It’s the time of year when our green spaces begin bursting into life and Head Gardener Imogen is here to help you embrace many a winter growing opportunity.


February is always exciting in the garden; spring is just around the corner and the energy is palpable if you take the time to notice. You can see bulbs and fresh buds appearing and swelling everywhere and the days have become noticeably longer. Birds are beginning to mark their territory ready for the mating season, and if the weather is mild frogs and toads will be mating overnight and producing masses of spawn. The weather is difficult to predict, and becoming more so every year, but it is likely to be cold and probably wet, so wrap up warm and get outside to see what you can see, hear and feel!

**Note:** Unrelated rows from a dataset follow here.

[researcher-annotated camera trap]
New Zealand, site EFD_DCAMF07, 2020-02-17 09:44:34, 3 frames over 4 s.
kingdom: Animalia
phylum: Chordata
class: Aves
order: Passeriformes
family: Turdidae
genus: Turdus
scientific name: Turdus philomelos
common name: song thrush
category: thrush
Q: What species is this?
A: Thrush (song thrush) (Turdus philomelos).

Chillies can be sown in February, as they need a long growing season. With most other seeds, be patient! There is no rush and seeds grow much faster in the warm soil, plus many will be killed off if there is a frost. In the latter part of the month, you can sow seeds of hardy plants (ones that won’t be killed by a frost) including broad beans, lettuce, calabrese, spring onions, radish, early hearting cabbage, dill, parsley, and peas for pods. Late in February you can sow Boltardy Beetroot. These can all be sown in plastic trays on your windowsill or in a greenhouse ready to plant out next month. Coriander and peas for shoots can be grown in pots on your windowsill to harvest and eat from there.

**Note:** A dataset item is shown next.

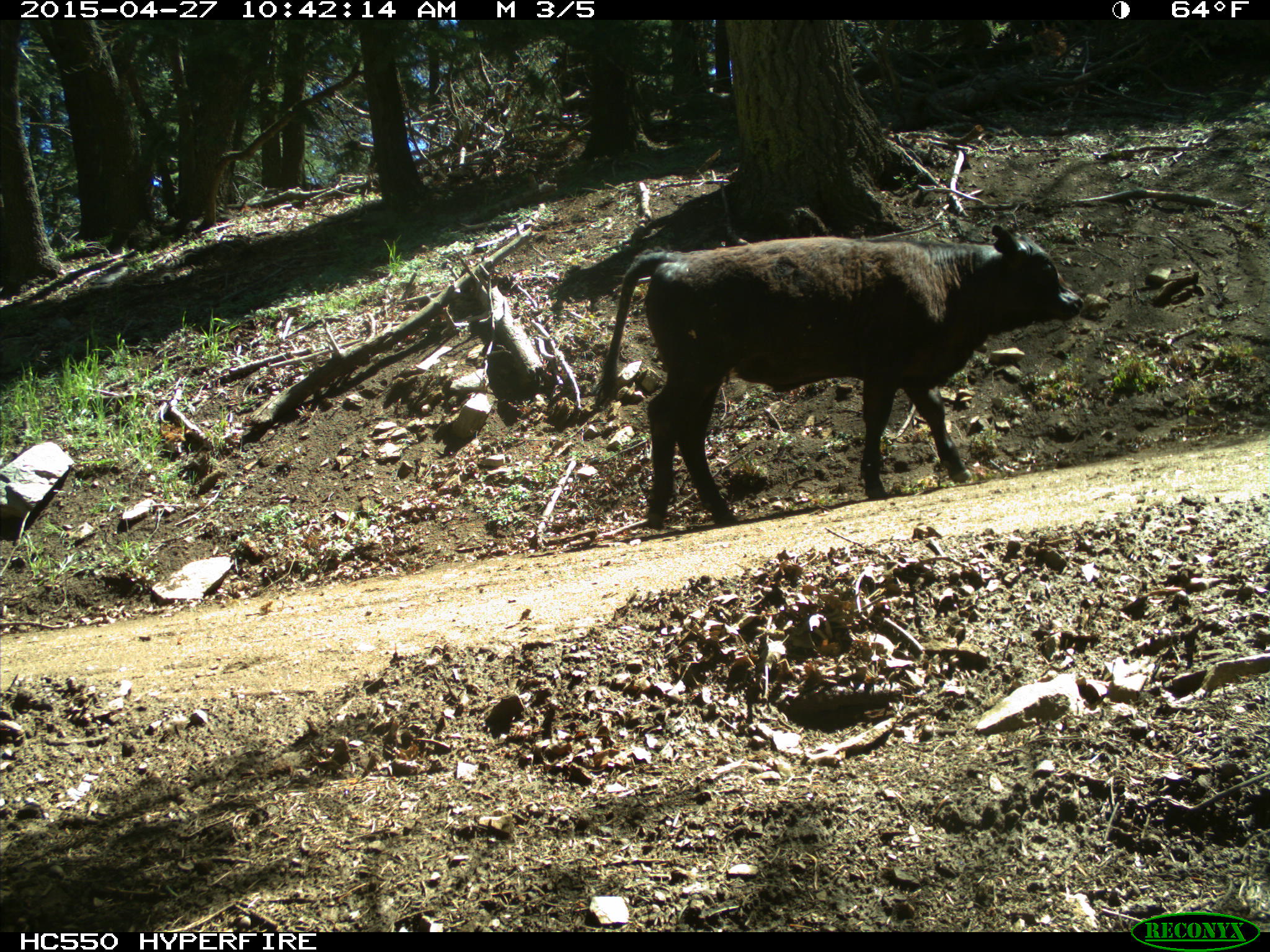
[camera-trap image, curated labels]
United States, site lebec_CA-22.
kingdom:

Seedlings Early Harvest of Lettuce Chillies in Greenhouse

At the end of the month, unless it is still very wintery, we will prune our summer flowering Clematis ‘Durandii’. Until then it is full of hibernating ladybirds which are an essential part of the organic gardener’s armoury – ready to help fend off the aphids at the start of the year, eating about 50 a day each. Later in the year their larvae will be voracious aphid feeders, eating their own weight in aphids every day. Any summer flowering clematis can be pruned to about 30cm above ground level, above a pair of healthy buds before they start to shoot afresh in spring. Do check what type of clematis you have before pruning – if it flowers in the spring, don’t prune now or you won’t get any flowers! If it is a ‘group 2’ clematis – which means it has large flowers around midsummer – it only needs a light prune. Check your label, or check your photos from last year.

Likewise, we will prune ornamental grasses at the same time. These are another fabulous place for overwintering insects, but once the ground starts to warm up, the insects wake up and move on, and before fresh growth appears these can be cut to the ground. Here we have Hakonechloa macra ‘Aureola’ which have looked amazing throughout the winter, adding beautiful tinges of orange to the border, and lots of lovely whispery sound and wavy motion in the wind.

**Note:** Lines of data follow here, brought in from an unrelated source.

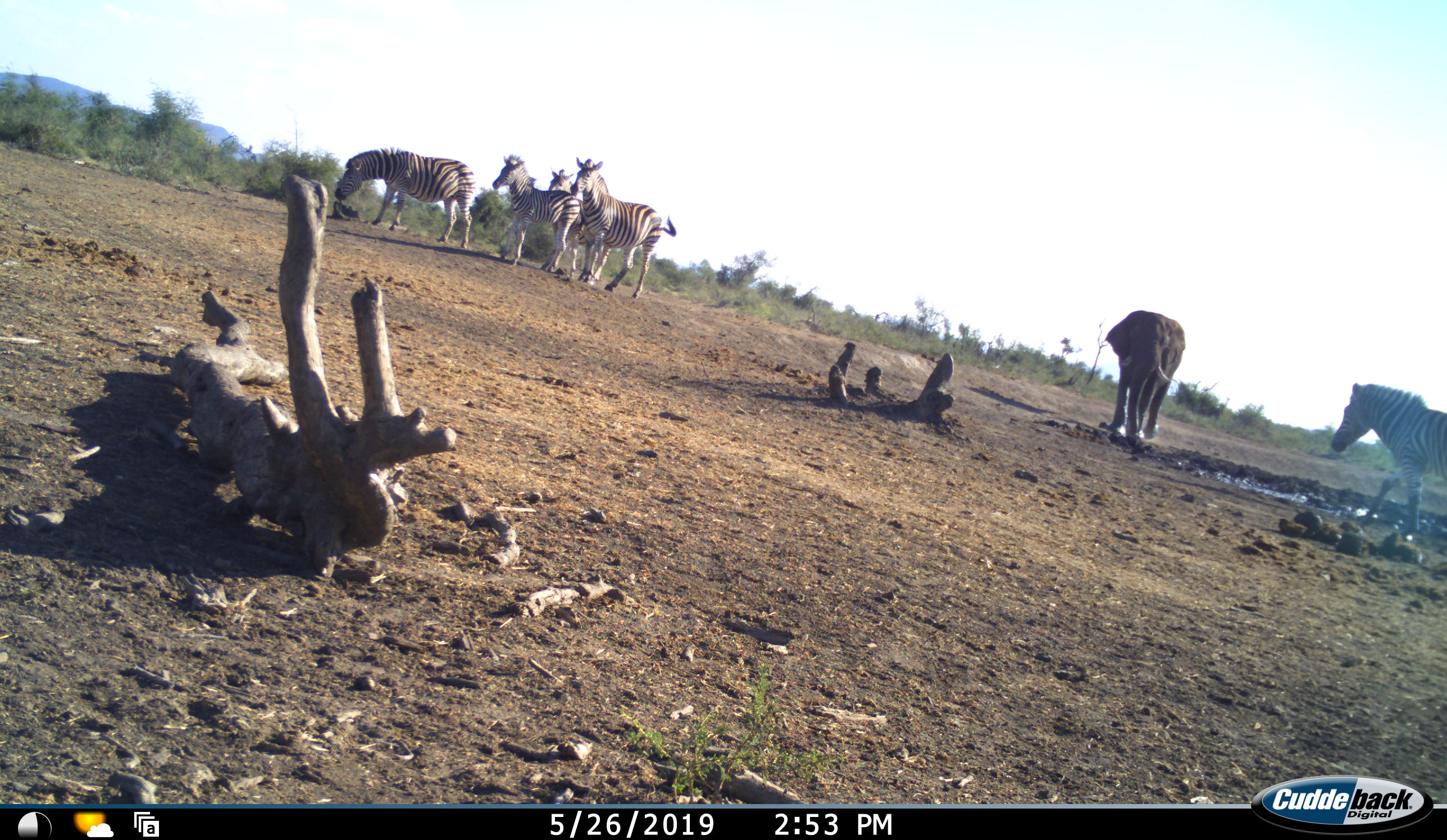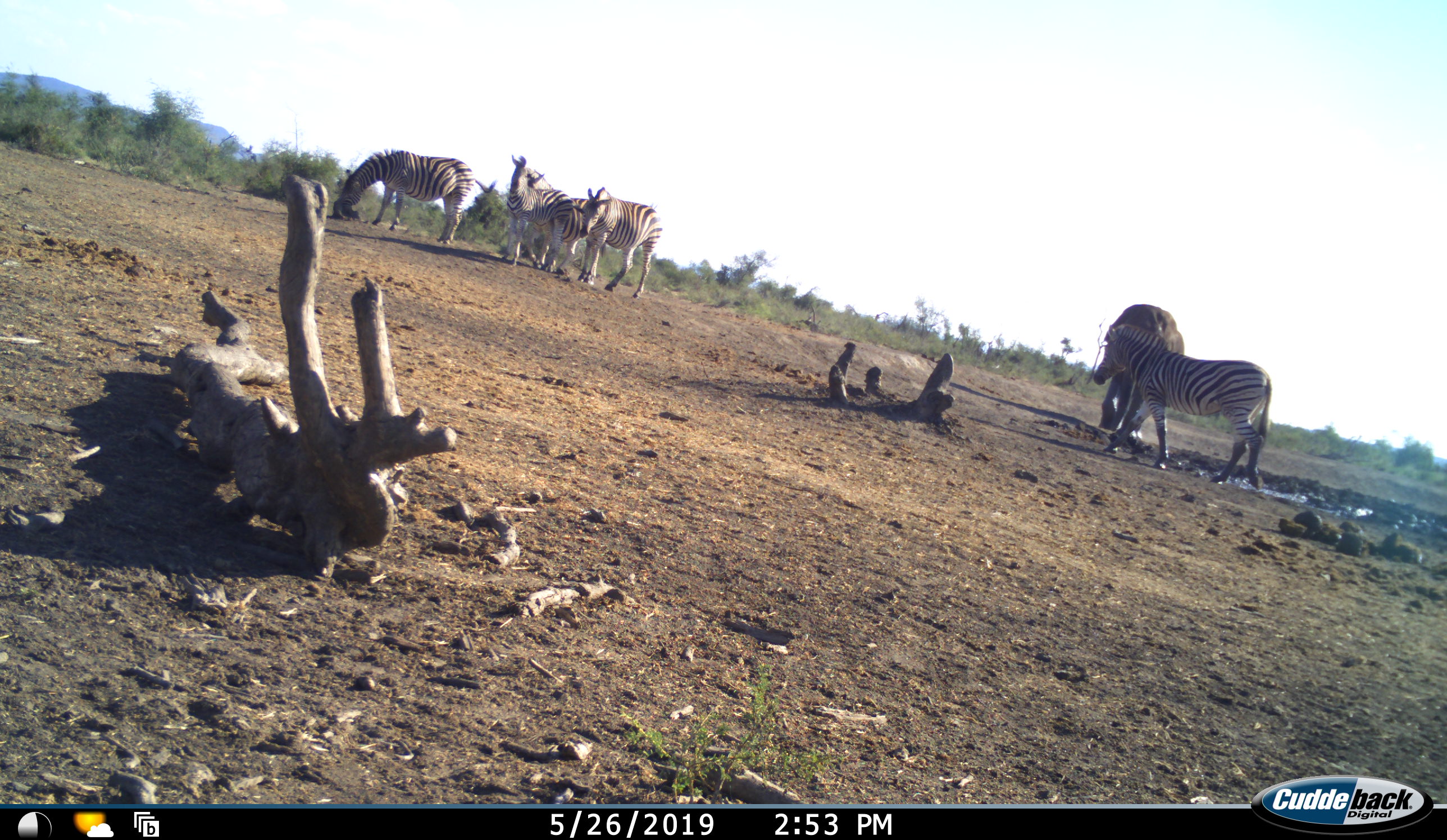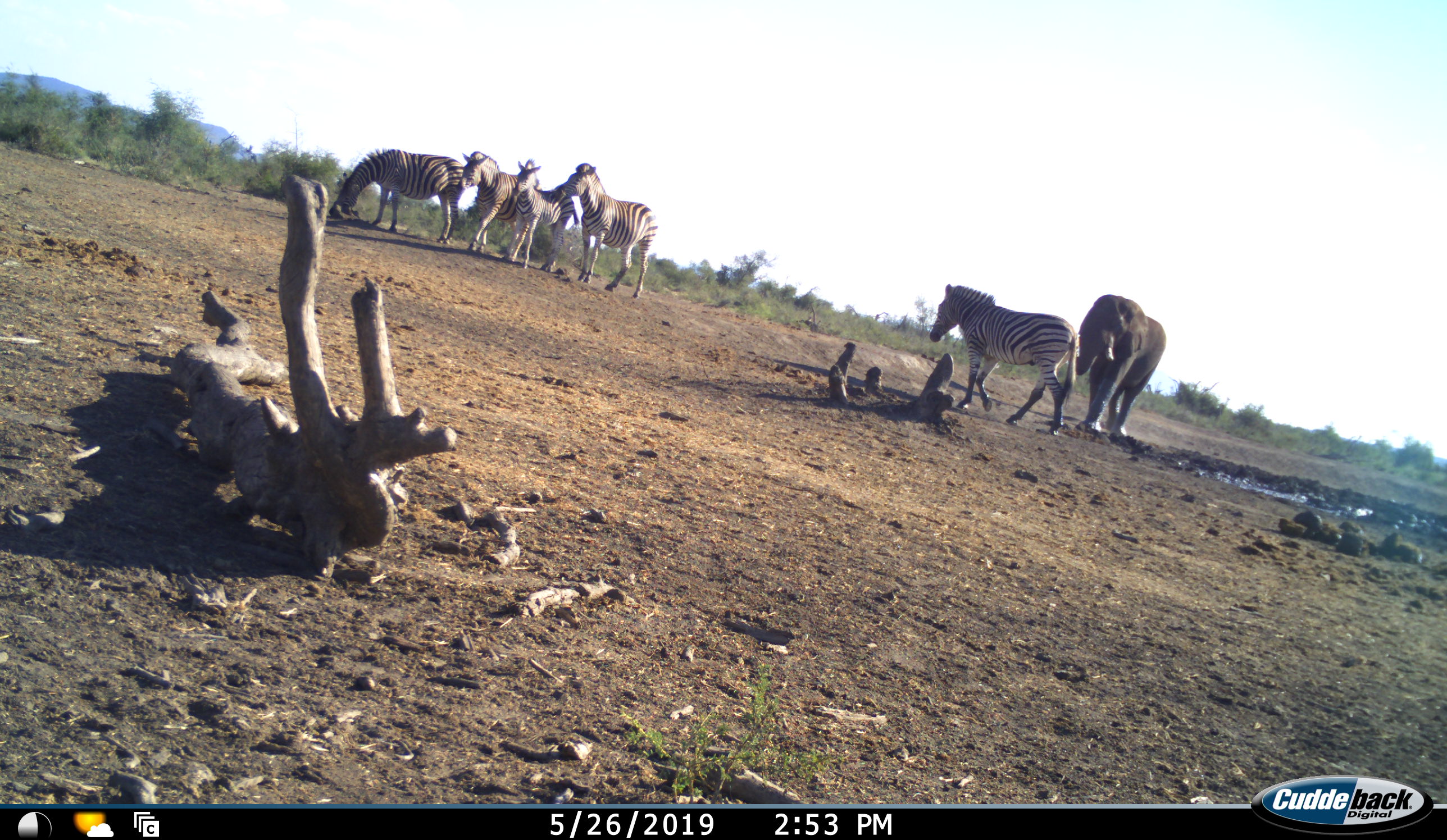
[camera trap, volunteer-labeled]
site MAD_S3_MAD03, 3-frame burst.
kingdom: Animalia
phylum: Chordata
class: Mammalia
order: Proboscidea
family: Elephantidae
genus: Loxodonta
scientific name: Loxodonta africana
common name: african bush elephant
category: elephant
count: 1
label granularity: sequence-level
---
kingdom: Animalia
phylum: Chordata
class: Mammalia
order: Perissodactyla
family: Equidae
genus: Equus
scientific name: Equus quagga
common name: plains zebra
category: zebraplains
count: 5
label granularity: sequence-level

 Clematis flower Snowdrops

Wisteria, winter jasmine, cornus, climbing and bush roses can all be pruned also. Here at Horatio’s Garden, we also have lots of Sedum matrona, which I cut back in February, again having allowed the flower heads to stay on throughout winter providing interest and structure to the borders.

Other jobs include:

  • Pot up containers with hardy bedding such as primroses, wallflowers and forget-me-nots
  • Trim back ivy, virginia creepers and other climbers before the birds start nesting
  • Feed roses and other flowering shrubs
  • Prune hardy evergreen trees and shrubs
  • Divide and plant snowdrops

Make the most of any dry days to get outside when you can; it will really help to beat the winter blues and if you are stuck indoors, get planning for what you will grow later in the year.


As the old saying goes, hope springs eternal!